This morning, one of the BBC’s headlines on its news page – which I tend to have a look at most mornings - is ‘Government struggles to cut foreign aid spent on asylum hotels.’
Even putting aside the BBC’s recent almost gleefully unbalanced reports on the latest deaths in Gaza – no wonder it has been repeatedly found to have adopted an antisemitic approach to its news, and apologised only barely, falsely, disingenuously - this is another awful example of the BBC trying to make and steer the news, rather than report it. This was a dog-whistle headline straight of the Farage/Badenoch playbooks, which are these days equally xenophobic and racist.
For a start, the headline presupposes that spending money on asylum-seekers is wrong – and (like Badenoch and Farage’s odious crew) appeals to the sadly easy target of those seeking, wholly inaccurately, to blame any of our countries financial problems on asylum-seekers and immigration in general. (True culprits – Brexit; Ukraine War; Truss and Co’s far-right economics, all examples of conflict rather than cooperation.) This is the well-recognised psychological process, as seen in bullies, racists or all colours, and many more extreme and populist politicians of displacing or projecting our own difficulties into others, rather than facing them in ourselves.
As for the money, well, we are about to experience a substantial increase in our defence budget, because of the perceived, probably real, increased threat of wars. It is not, as they say, rocket science to realise this is not a result of being generous, friendly and cooperative, qualities with have been crucial to human advancement over the millenia; but a result of isolationism, populist leaders, building walls rather than bridges.
Also, the headline is a direct, useless, inaccurate attack on the government of the day – you would almost think that the BBC is continuing in its role of Tory mouthpiece.
More importantly though it seeks to demonise asylum-seekers in themselves and inflame those who wish to think like that.
How many of us in this country really know what it is like to be a refugee, to seek asylum? Millions of us in fact are the descendants of those seeking refuge, but few of us, almost none of the white British population, or later immigration descendants, actually have experienced this. I haven’t either - although two or three generations ago, many of my ancestors were fleeing from pogroms in Russia and eastern Europe, and some from Nazi Germany, and some other family members never made it and were murdered in concentration camps.

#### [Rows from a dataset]

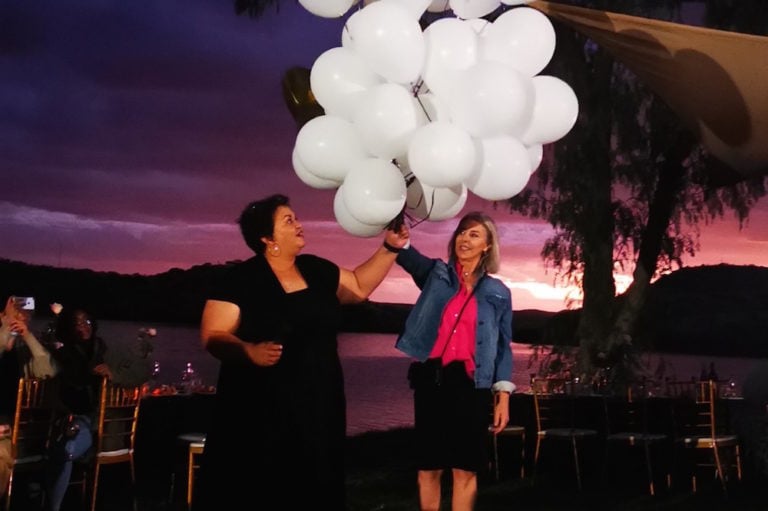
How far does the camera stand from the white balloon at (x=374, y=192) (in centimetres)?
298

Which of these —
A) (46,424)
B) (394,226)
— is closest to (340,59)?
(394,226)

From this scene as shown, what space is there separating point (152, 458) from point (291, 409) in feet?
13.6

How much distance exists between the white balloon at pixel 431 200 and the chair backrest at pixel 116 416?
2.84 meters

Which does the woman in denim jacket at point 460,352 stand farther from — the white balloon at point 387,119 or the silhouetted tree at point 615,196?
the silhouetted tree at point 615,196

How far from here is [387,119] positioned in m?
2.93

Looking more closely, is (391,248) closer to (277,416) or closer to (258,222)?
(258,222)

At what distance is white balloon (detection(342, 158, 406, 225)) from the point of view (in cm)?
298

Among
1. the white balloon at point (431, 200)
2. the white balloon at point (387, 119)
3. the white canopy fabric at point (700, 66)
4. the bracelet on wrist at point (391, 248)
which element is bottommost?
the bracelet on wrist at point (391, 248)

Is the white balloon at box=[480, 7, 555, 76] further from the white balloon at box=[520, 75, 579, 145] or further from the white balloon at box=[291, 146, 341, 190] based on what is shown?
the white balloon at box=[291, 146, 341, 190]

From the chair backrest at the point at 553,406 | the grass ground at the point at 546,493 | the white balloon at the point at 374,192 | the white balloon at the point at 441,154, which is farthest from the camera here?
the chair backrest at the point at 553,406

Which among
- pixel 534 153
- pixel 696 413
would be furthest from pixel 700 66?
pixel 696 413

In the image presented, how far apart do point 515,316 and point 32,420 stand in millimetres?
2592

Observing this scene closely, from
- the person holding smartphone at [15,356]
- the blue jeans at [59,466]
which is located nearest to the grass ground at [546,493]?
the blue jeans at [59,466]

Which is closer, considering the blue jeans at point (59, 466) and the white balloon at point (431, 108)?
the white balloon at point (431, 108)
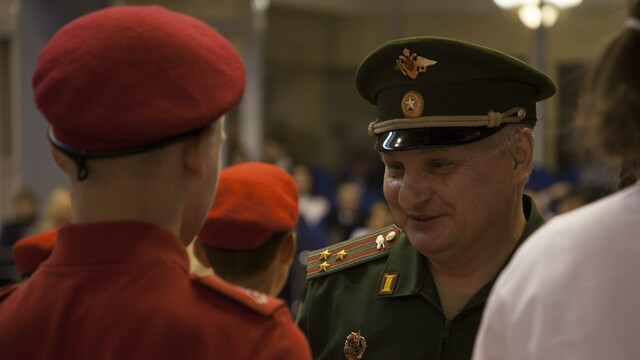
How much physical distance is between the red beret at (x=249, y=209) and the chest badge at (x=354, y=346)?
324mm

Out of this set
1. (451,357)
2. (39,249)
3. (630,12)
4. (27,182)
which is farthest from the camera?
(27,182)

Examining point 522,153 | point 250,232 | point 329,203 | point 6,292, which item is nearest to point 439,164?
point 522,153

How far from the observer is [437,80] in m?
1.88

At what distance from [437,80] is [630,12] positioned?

#### [TO DO]
Please reproduce, word for word, the part of the essay on the BBC asylum headline from "How many of" up to and including "in concentration camps.". The material plays no part in what you are asked to do.

#### [TASK SOLUTION]
How many of us in this country really know what it is like to be a refugee, to seek asylum? Millions of us in fact are the descendants of those seeking refuge, but few of us, almost none of the white British population, or later immigration descendants, actually have experienced this. I haven’t either - although two or three generations ago, many of my ancestors were fleeing from pogroms in Russia and eastern Europe, and some from Nazi Germany, and some other family members never made it and were murdered in concentration camps.